SELECTED TEXT —
# # #

An ideal simple pendulum consists of a heavy point mass body suspended by a weightless, inextensible
and perfectly flexible string from rigid support about which it is free to oscillate.

  • The time period of oscillation of simple pendulum (T)-

When the bob is displaced to position B, through a small angle from the vertical as shown in the below figure.

   

Then Bob will perform SHM and its time period is given as

     T=2\pi \sqrt{\frac{l}{g}}

where 

m=mass of the bob 

l = length of pendulum 

g = acceleration due to gravity.

  • key points

1. The time period of a simple pendulum is independent of the mass of the bob.

I.e If the solid bob is replaced by a hollow sphere of the same radius but different mass, the time period remains
unchanged.

2.   T \ \alpha \ \sqrt{l}
 where l is the distance between the point of suspension and center of mass of bob and is called effective length.

3. The period of a simple pendulum is independent of amplitude as long as its motion is simple harmonic.

 

           

Oscillation of Pendulum in different situations-part 1

Pendulum in a lift

1.The time period of a simple pendulum , If the lift is at rest or moving downward /upward with constant velocity.

T= 2\pi \sqrt{\frac{l}{g}}

where 

l= the length of pendulum

g= acceleration due to gravity.

2.The time period of a simple pendulum, If the lift is moving upward with constant acceleration a

T= 2\pi \sqrt{\frac{l}{g+a}}

where 

l= the length of pendulum

g= acceleration due to gravity.

a= acceleration of pendulum.

3. The time period of simple pendulum If the lift is moving downward with constant acceleration a

   T= 2\pi \sqrt{\frac{l}{g-a}}

where

l= the length of pendulum

g= acceleration due to gravity.

a= acceleration of pendulum.

4. The time period of a simple pendulum , If the lift is moving downward with acceleration a =g

T= 2\pi \sqrt{\frac{l}{g-g}}= \infty

It means there will be no oscillation in a pendulum as here g_{eff}=0

Similarly in the case of a satellite and at the center of the earth the g_{eff}=0 so in these cases, effective acceleration becomes zero and
the pendulum will stop.

# # #

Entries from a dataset
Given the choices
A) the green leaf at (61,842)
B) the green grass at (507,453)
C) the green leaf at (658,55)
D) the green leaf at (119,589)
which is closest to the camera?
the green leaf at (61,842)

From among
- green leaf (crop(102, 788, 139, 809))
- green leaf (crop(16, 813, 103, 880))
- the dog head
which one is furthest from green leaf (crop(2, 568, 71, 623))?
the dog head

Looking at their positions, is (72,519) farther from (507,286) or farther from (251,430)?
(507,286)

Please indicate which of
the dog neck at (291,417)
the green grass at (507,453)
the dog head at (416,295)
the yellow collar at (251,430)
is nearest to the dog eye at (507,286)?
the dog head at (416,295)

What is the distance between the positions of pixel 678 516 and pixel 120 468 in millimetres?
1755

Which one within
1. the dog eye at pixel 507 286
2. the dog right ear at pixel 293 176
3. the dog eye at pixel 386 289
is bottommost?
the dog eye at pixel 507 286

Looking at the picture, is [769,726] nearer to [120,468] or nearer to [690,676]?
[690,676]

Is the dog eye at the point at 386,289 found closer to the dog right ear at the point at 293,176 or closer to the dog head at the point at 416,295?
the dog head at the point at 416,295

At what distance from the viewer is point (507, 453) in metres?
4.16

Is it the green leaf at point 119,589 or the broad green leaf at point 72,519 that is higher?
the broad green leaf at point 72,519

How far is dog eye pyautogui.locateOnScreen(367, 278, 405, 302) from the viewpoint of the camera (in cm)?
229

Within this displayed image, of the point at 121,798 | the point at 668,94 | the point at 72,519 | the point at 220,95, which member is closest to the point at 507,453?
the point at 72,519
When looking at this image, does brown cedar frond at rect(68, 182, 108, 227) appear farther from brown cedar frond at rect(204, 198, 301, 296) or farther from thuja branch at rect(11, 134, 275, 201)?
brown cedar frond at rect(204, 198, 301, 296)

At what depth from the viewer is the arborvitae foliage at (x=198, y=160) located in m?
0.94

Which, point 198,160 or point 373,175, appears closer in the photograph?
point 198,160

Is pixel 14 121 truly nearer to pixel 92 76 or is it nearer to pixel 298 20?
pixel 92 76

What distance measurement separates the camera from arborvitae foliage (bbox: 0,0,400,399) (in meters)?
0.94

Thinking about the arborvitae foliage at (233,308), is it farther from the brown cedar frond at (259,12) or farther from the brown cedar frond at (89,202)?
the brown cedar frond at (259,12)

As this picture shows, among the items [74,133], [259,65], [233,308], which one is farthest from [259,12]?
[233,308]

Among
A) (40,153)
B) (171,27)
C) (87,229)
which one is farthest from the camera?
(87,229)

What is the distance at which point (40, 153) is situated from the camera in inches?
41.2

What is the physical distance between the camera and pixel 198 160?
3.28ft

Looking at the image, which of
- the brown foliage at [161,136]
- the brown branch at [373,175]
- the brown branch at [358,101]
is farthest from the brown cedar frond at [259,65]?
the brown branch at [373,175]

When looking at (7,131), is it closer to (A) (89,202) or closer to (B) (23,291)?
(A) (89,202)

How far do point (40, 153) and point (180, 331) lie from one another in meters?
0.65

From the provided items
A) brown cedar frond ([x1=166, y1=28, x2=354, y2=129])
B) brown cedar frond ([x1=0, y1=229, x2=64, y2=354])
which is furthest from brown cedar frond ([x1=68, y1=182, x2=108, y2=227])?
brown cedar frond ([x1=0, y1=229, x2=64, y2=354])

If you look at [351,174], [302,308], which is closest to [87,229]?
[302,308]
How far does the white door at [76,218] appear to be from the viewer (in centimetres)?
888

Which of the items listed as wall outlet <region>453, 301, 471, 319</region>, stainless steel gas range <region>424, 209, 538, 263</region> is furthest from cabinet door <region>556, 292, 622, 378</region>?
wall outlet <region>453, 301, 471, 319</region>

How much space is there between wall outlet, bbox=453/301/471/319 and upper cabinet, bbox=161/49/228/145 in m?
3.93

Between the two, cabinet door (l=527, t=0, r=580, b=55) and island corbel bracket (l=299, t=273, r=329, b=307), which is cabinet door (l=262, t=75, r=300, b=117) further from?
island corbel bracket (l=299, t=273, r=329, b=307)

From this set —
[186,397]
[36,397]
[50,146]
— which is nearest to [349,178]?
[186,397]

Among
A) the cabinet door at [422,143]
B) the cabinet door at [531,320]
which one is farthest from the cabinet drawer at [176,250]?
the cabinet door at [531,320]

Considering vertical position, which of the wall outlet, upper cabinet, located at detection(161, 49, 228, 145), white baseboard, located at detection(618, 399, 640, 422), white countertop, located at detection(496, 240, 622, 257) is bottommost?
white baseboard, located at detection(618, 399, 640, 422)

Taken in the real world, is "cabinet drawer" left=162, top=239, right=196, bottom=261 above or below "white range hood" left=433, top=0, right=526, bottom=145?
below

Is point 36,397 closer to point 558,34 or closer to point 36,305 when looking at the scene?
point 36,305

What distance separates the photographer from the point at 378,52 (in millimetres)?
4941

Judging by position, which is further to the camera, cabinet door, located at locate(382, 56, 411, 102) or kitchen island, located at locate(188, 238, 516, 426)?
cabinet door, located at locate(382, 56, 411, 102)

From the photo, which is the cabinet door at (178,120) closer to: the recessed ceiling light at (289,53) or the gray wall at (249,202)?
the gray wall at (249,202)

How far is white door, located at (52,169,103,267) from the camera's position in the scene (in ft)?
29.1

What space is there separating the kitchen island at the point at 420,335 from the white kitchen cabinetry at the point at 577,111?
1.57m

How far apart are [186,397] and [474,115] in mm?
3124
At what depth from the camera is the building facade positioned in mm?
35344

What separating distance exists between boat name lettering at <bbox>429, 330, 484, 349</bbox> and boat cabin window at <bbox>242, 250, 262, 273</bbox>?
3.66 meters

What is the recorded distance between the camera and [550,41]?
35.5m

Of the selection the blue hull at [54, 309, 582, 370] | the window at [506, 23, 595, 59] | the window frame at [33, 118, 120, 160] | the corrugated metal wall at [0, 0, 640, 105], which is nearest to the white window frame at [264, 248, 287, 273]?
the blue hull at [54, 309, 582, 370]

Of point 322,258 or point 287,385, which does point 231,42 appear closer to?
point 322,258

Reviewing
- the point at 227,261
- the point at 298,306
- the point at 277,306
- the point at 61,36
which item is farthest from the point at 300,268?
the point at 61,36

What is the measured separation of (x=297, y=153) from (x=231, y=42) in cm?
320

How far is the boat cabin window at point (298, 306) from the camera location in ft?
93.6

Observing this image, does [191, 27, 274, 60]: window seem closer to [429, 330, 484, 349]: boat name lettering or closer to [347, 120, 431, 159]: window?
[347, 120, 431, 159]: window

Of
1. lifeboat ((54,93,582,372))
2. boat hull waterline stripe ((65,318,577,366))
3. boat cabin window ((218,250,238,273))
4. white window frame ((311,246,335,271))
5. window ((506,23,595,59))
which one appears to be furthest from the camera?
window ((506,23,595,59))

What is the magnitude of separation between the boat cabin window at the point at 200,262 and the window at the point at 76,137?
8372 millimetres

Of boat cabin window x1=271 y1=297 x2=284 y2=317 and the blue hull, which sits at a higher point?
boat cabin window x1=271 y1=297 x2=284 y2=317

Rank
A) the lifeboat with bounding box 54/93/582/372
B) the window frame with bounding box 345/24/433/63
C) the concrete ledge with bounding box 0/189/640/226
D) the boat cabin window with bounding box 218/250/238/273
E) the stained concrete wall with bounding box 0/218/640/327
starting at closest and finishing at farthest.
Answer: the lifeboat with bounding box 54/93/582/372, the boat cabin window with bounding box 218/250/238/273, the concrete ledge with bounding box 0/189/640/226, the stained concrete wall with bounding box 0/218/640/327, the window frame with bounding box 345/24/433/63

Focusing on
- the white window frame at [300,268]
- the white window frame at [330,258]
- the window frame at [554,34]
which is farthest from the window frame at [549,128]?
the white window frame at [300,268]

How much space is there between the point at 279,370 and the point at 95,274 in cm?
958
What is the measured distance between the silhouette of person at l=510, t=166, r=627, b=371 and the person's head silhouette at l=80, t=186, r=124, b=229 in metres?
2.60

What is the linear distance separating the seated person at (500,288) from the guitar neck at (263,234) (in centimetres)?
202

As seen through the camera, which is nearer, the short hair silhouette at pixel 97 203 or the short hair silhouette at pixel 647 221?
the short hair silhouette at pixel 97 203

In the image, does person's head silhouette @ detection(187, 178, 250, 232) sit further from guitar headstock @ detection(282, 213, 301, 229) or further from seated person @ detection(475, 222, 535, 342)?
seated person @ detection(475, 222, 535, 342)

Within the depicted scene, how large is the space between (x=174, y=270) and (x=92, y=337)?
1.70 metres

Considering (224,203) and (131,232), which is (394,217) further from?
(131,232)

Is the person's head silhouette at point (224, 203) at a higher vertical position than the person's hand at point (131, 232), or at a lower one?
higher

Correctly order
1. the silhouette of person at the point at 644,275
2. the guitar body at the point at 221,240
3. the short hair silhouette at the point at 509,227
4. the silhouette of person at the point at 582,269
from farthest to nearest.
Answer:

# # #

WORK TO COMPLETE — In the pendulum text, what happens to the time period when the solid bob is replaced by a hollow sphere of the same radius but different mass? These rows have nothing to do with the pendulum text.

THE RESPONSE — The time period stays the same.